*Exercise objective:* Update the ReFS repo forum post, starting at "ReFS 64k 31" and ending at "in this thread)", by putting "terabytes" wherever "TB" appears.

*Selected passage:*

REFS issues (server lockups, high CPU, high RAM)

xudaiqing · Post by **xudaiqing** » Apr 25, 2017 6:05 am this post

alesovodvojce wrote:After week of tests, and after countless ReFS horror days personally lived here, we have copied our Refs 4k repo to different filesystems to see the size differences. Here it is.

In actual numbers
ReFS 4k: 21 TB (source repo)
ReFS 64k 31 TB at least - we had to stop the file copy as the underlying disks runs out of free space
NTFS: 31 TB at least - same reason to stop. Finally we have shrinked source repo to 13 TB by deleting it files. After that, the target NTFS partition copied that size to 24 TB. So 13 TB Refs 4k made 24 TB NTFS).

Generalized
Refs 4k - best space saver. But lot of troubles (as in this thread)
Refs 64k - not a win in space saving, whilst still lot of refs benefits. but, the troubles will theoretically start as well, they are just postponed for later (when the repo size grows over unsaid limit)
NTFS - not win in space saving, no special benefits. Main benefit is stable filesystem = backups secured

We migrated first repo to NTFS now, enjoying stable backups. Second repo remais in Refs 4k for now for experiments

I don't think you can copy backup repo to another volume and still keep block cloning.

*Provided information:*
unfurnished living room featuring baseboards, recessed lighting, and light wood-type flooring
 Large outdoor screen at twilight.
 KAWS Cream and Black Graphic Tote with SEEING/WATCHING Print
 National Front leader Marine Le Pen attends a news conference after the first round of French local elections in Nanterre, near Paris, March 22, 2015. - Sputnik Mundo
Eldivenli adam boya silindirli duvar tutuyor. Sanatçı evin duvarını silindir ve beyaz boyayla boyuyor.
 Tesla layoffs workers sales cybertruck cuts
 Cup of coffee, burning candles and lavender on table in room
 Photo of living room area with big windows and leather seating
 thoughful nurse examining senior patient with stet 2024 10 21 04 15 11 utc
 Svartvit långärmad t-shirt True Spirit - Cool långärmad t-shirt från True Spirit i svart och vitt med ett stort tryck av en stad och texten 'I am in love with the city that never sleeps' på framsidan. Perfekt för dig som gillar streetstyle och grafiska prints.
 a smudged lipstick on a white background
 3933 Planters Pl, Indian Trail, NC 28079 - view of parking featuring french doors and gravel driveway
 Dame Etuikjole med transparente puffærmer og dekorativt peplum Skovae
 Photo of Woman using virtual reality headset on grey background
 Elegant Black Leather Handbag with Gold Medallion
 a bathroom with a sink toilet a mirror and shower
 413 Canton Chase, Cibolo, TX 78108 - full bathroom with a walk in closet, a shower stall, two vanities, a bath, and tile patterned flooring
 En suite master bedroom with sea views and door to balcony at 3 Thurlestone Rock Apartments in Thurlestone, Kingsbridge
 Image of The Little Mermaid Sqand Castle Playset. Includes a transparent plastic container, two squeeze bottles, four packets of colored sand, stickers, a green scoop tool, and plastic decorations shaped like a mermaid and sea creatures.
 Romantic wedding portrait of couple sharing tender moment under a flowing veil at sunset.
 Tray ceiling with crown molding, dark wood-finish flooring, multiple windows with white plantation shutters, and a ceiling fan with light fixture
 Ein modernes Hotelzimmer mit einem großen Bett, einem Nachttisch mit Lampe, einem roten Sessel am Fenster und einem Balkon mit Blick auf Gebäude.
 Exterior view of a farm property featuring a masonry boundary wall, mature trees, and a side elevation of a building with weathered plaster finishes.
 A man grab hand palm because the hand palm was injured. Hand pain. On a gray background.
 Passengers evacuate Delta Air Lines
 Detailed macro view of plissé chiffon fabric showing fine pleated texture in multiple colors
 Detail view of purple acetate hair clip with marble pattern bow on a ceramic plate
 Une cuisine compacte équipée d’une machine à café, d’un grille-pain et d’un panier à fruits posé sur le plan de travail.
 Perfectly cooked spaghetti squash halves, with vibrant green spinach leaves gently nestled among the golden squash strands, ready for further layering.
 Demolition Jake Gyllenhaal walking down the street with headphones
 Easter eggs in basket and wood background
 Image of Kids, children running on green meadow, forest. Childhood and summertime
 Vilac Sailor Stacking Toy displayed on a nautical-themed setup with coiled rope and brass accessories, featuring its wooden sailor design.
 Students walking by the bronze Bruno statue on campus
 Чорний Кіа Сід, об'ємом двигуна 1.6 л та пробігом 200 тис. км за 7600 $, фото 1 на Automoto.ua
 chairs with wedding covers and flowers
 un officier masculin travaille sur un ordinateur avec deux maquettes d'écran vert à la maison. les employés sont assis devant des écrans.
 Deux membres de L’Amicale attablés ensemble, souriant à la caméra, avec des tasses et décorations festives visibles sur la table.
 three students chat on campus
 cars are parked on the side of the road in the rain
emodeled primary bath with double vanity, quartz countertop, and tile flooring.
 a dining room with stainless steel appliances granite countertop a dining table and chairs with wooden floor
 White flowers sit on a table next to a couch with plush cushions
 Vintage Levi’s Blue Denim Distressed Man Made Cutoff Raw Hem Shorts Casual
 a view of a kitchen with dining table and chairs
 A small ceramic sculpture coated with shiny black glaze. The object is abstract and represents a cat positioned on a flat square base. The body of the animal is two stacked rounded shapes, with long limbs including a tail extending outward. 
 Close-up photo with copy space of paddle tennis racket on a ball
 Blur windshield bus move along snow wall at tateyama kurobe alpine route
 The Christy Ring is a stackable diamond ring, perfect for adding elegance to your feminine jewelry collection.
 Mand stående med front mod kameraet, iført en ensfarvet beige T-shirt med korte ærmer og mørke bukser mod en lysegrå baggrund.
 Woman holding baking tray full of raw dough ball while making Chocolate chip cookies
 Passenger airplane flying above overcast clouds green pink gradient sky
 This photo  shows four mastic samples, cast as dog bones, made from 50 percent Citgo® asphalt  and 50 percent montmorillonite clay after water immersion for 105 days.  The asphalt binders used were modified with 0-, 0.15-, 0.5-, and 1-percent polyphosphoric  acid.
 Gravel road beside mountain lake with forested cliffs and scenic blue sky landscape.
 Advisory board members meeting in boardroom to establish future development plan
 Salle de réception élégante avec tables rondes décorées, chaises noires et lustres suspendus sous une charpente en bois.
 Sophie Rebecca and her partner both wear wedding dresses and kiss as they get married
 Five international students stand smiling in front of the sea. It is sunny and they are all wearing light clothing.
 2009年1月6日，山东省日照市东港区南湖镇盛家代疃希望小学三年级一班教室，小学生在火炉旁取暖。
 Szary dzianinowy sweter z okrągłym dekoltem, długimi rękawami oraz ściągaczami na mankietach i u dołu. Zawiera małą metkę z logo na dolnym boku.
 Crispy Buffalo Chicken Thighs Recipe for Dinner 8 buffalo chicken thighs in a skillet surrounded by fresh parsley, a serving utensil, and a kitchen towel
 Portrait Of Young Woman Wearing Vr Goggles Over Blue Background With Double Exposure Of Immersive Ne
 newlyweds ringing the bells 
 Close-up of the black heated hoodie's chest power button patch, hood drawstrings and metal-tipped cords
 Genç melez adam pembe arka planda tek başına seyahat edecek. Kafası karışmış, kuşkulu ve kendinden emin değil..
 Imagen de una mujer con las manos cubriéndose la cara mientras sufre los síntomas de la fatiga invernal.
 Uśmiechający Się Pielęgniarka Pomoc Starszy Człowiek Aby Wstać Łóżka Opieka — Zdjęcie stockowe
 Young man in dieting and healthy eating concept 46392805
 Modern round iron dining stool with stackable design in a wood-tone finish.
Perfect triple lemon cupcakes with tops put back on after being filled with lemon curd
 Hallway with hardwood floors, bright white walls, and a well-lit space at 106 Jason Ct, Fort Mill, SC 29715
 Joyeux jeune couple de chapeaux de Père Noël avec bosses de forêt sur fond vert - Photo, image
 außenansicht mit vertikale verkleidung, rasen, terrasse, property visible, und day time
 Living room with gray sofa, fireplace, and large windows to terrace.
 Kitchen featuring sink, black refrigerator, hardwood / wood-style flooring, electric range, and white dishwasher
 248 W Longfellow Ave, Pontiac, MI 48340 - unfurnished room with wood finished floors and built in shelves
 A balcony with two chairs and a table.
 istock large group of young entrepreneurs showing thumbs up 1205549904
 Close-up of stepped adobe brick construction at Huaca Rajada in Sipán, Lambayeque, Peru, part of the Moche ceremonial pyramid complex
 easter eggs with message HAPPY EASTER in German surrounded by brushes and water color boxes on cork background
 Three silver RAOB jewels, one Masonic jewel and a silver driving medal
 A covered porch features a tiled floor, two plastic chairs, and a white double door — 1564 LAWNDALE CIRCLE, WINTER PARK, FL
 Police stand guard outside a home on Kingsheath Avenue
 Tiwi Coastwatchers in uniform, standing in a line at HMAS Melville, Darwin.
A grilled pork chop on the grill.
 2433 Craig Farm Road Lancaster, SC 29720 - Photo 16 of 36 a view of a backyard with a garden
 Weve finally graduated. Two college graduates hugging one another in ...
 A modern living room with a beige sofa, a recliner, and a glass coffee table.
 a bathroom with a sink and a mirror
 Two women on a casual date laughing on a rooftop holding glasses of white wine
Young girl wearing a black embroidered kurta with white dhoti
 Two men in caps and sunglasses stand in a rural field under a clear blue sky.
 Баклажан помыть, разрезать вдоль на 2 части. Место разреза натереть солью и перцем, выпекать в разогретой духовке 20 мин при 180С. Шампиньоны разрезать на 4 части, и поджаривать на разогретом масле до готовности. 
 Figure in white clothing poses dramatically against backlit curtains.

*Reply to the task:*
ReFS 64k 31 terabytes at least - we had to stop the file copy as the underlying disks runs out of free space
NTFS: 31 terabytes at least - same reason to stop. Finally we have shrinked source repo to 13 terabytes by deleting it files. After that, the target NTFS partition copied that size to 24 terabytes. So 13 terabytes Refs 4k made 24 terabytes NTFS).

Generalized
Refs 4k - best space saver. But lot of troubles (as in this thread)